What to do |
a. According to the mailing-list thread on derived expressions in select statements, how many fields is curr_bal calculated from?
b. Resume the mailing-list thread on derived expressions in select statements, picking up right after its final line.

Thread: Use derived expression in select statement

Use derived expression in select statement

From
"Richard Sydney-Smith"
Date:
I am converting a database from Sybase and have found the following command
does not work in the same fashion.

select dy_c , dy_sect as tsect, (cy_bfwd + dy_p1T4) as curr_bal from fclitot
where dy_yr = 0 and (curr_bal) <-0.005

In the actual command used curr_bal is calculated from a very much longer
expression and rather than repeat the expression I simply refer to it by its
assigned name in sybase.

In postgres it tells me curr_bal is not found. is their a simular shorthand
available in postgres? curr_bal is calc from about 12 fields :{

thanks

Richard



Re: Use derived expression in select statement

From
Tom Lane
Date:
"Richard Sydney-Smith" <richard@ibisaustralia.com> writes:
> select dy_c , dy_sect as tsect, (cy_bfwd + dy_p1T4) as curr_bal from fclitot
> where dy_yr = 0 and (curr_bal) <-0.005

> In postgres it tells me curr_bal is not found.

Records supplied |
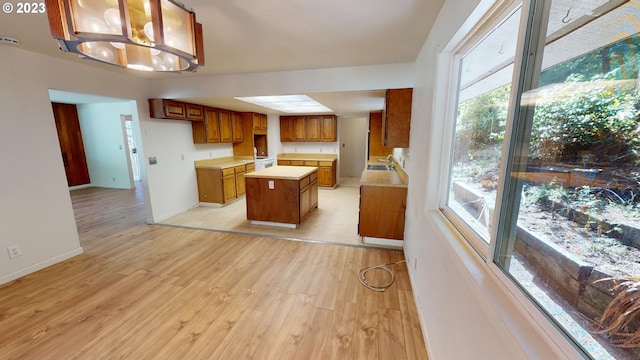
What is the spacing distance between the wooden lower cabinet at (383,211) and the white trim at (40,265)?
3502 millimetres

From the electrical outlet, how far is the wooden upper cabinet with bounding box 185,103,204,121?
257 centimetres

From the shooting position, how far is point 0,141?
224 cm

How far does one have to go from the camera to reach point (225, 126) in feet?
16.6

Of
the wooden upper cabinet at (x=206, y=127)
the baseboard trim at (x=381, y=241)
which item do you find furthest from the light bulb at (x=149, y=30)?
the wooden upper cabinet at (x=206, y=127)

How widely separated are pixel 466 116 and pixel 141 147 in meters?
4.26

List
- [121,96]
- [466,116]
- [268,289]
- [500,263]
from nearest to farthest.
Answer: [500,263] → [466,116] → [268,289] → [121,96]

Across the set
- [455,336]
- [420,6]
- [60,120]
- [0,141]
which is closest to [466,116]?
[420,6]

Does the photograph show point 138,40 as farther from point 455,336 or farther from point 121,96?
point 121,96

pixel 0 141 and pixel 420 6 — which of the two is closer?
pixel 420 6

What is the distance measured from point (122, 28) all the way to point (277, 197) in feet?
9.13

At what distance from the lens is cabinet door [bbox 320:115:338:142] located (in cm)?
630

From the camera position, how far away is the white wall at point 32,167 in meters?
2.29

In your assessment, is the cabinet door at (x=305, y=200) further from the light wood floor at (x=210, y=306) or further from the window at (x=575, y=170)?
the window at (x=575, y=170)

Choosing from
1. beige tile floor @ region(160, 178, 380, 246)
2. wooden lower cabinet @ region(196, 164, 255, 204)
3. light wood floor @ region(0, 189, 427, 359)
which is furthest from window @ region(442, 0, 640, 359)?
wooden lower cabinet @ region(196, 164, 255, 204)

==

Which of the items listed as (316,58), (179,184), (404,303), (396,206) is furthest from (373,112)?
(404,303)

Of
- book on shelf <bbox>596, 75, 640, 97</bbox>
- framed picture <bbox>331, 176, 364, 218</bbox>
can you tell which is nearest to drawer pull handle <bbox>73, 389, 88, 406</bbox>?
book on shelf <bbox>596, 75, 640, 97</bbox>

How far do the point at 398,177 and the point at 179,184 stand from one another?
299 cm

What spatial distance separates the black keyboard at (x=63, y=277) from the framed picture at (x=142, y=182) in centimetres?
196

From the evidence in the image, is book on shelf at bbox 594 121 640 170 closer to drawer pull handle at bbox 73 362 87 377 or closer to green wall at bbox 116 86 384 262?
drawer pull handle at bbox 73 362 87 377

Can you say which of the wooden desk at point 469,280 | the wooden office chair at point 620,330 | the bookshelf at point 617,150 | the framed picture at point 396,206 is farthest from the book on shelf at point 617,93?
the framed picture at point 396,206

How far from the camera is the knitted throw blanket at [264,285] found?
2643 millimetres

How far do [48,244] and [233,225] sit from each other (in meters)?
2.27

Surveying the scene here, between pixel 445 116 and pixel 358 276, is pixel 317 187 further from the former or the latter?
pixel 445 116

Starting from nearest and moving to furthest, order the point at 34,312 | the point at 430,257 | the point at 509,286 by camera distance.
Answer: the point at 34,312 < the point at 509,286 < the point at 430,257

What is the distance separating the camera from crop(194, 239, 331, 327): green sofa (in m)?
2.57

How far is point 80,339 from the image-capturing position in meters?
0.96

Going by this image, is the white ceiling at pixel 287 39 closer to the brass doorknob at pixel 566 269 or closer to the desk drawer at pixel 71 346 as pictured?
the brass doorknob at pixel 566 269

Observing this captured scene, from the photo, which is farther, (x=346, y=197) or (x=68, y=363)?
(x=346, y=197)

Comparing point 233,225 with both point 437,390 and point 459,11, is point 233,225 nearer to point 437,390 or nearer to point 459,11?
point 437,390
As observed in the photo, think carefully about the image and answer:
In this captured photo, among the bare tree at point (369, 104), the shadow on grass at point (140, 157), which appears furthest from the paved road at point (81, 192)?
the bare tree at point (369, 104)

==

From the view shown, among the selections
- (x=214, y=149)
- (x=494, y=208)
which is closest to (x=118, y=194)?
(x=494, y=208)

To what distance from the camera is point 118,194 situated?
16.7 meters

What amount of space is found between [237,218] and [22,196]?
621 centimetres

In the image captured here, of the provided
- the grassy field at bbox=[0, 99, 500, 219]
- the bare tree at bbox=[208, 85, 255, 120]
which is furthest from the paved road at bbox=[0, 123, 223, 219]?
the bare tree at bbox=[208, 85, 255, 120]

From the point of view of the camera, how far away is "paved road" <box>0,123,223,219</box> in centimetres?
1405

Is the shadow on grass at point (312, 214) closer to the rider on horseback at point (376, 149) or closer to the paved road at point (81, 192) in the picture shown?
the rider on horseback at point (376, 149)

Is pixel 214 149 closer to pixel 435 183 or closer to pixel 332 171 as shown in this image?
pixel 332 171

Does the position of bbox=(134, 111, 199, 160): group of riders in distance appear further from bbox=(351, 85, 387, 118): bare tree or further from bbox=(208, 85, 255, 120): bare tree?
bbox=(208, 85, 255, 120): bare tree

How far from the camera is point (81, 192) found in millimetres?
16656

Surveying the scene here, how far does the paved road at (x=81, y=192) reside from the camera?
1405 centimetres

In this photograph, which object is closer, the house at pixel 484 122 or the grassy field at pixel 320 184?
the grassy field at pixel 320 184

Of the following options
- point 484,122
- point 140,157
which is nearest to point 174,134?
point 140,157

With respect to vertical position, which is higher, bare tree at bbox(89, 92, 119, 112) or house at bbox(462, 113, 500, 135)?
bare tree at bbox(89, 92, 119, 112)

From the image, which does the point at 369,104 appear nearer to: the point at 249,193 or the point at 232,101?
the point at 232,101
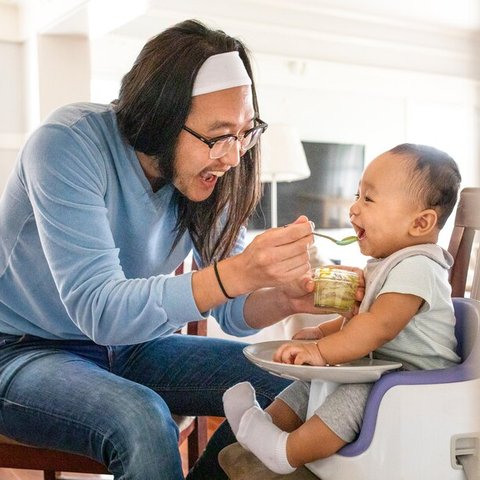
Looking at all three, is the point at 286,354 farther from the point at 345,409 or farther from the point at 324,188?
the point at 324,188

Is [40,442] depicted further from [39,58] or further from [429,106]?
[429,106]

Answers below |
a. About 12 fields.

b.
As it should --- this is completely illegal according to the SQL
standard.  It's not even well-defined.  The SQL evaluation model
is that WHERE clause processing is done *before* evaluation of
the select list.

The usual way to avoid writing common subexpressions is to use a
sub-select, for example

select dy_c , dy_sect as tsect, curr_bal
from (select *, (cy_bfwd + dy_p1T4) as curr_bal from fclitot) as ss
where dy_yr = 0 and (curr_bal) <-0.005

This doesn't necessarily save you from evaluating the curr_bal
expression twice, mind you.  It just saves you from writing it out
twice.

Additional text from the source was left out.